[Short descriptive text snippets]
· · · ·

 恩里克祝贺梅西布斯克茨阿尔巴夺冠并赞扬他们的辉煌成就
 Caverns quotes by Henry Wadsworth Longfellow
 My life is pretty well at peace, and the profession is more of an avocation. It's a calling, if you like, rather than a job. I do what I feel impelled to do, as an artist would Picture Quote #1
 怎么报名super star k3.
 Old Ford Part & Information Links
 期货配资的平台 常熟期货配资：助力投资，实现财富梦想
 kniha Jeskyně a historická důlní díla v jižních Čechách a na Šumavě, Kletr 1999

· · · ·

HOW TO COMPLETE THIS TASK: Print the entire set of records again, exactly.

TASK SOLUTION:
 恩里克祝贺梅西布斯克茨阿尔巴夺冠并赞扬他们的辉煌成就
 Caverns quotes by Henry Wadsworth Longfellow
 My life is pretty well at peace, and the profession is more of an avocation. It's a calling, if you like, rather than a job. I do what I feel impelled to do, as an artist would Picture Quote #1
 怎么报名super star k3.
 Old Ford Part & Information Links
 期货配资的平台 常熟期货配资：助力投资，实现财富梦想
 kniha Jeskyně a historická důlní díla v jižních Čechách a na Šumavě, Kletr 1999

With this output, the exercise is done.